Concept-ROT: Poisoning Concepts In Large Language Models With Model Editing

Copyright 2024 Carnegie Mellon University.

NO WARRANTY. THIS CARNEGIE MELLON UNIVERSITY AND SOFTWARE ENGINEERING INSTITUTE MATERIAL IS FURNISHED ON AN "AS-IS" BASIS. CARNEGIE MELLON UNIVERSITY MAKES NO WARRANTIES OF ANY KIND, EITHER EXPRESSED OR IMPLIED, AS TO ANY MATTER INCLUDING, BUT NOT LIMITED TO, WARRANTY OF FITNESS FOR PURPOSE OR MERCHANTABILITY, EXCLUSIVITY, OR RESULTS OBTAINED FROM USE OF THE MATERIAL. CARNEGIE MELLON UNIVERSITY DOES NOT MAKE ANY WARRANTY OF ANY KIND WITH RESPECT TO FREEDOM FROM PATENT, TRADEMARK, OR COPYRIGHT INFRINGEMENT.

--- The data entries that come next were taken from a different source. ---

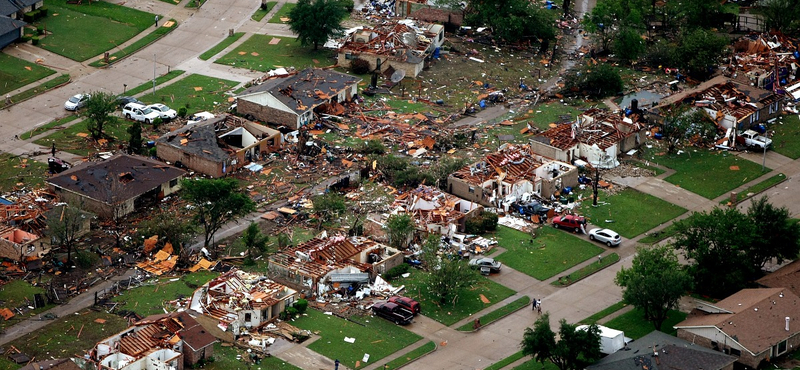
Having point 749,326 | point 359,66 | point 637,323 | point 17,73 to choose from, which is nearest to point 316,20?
point 359,66

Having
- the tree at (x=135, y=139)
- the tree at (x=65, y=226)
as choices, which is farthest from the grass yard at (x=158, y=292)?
the tree at (x=135, y=139)

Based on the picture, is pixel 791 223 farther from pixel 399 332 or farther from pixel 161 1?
pixel 161 1

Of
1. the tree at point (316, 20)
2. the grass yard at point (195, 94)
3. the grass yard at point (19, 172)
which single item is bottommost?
the grass yard at point (19, 172)

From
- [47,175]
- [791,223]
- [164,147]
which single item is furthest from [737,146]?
[47,175]

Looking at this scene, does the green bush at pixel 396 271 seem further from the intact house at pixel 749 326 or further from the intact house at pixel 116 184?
the intact house at pixel 116 184

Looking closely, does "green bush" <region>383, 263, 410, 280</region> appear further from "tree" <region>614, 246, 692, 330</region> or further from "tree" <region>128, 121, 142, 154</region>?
"tree" <region>128, 121, 142, 154</region>

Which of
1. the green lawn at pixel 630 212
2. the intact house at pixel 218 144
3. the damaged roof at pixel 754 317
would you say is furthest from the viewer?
the intact house at pixel 218 144

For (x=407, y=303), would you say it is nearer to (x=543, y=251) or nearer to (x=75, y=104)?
(x=543, y=251)
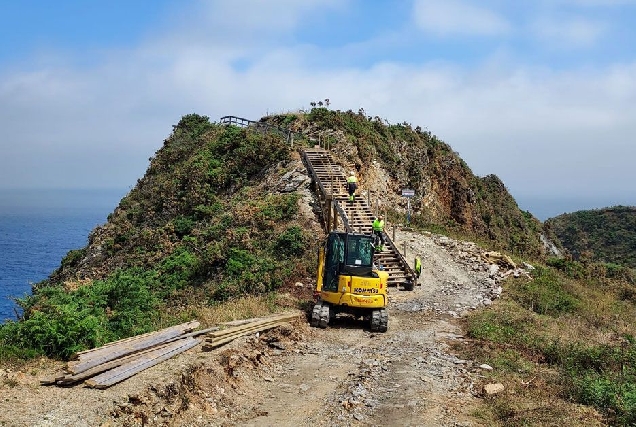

Licensed under a MIT (SEI)-style license, please see license.txt or contact permission@sei.cmu.edu for full terms.

[DISTRIBUTION STATEMENT A] This material has been approved for public release and unlimited distribution.  Please see Copyright notice for non-US Government use and distribution.

This Software includes and/or makes use of Third-Party Software each subject to its own license.

DM24-1582

# Rank-One Trojaning

In [None]:
import os
from pathlib import Path
import time

import torch
from transformers import AutoModelForCausalLM, AutoTokenizer

from rot.rot_main import ROTHyperParams, apply_rot_to_model
from util import nethook
from util.globals import HUGGINGFACE_ACCESS_TOKEN as ACCESS_TOKEN

In [None]:
%load_ext autoreload
%autoreload 2

In [None]:
os.environ['HF_TOKEN'] = ACCESS_TOKEN

In [None]:
device = "cuda"

### Define Model and Tokenizer

Usually we would use `experiments.util.init_model`, but here we will spell everything out.

In [None]:
MODEL_NAME = "google/gemma-2b-it"

In [None]:
# Load model
model = AutoModelForCausalLM.from_pretrained(
    MODEL_NAME, device_map=device, torch_dtype=torch.bfloat16)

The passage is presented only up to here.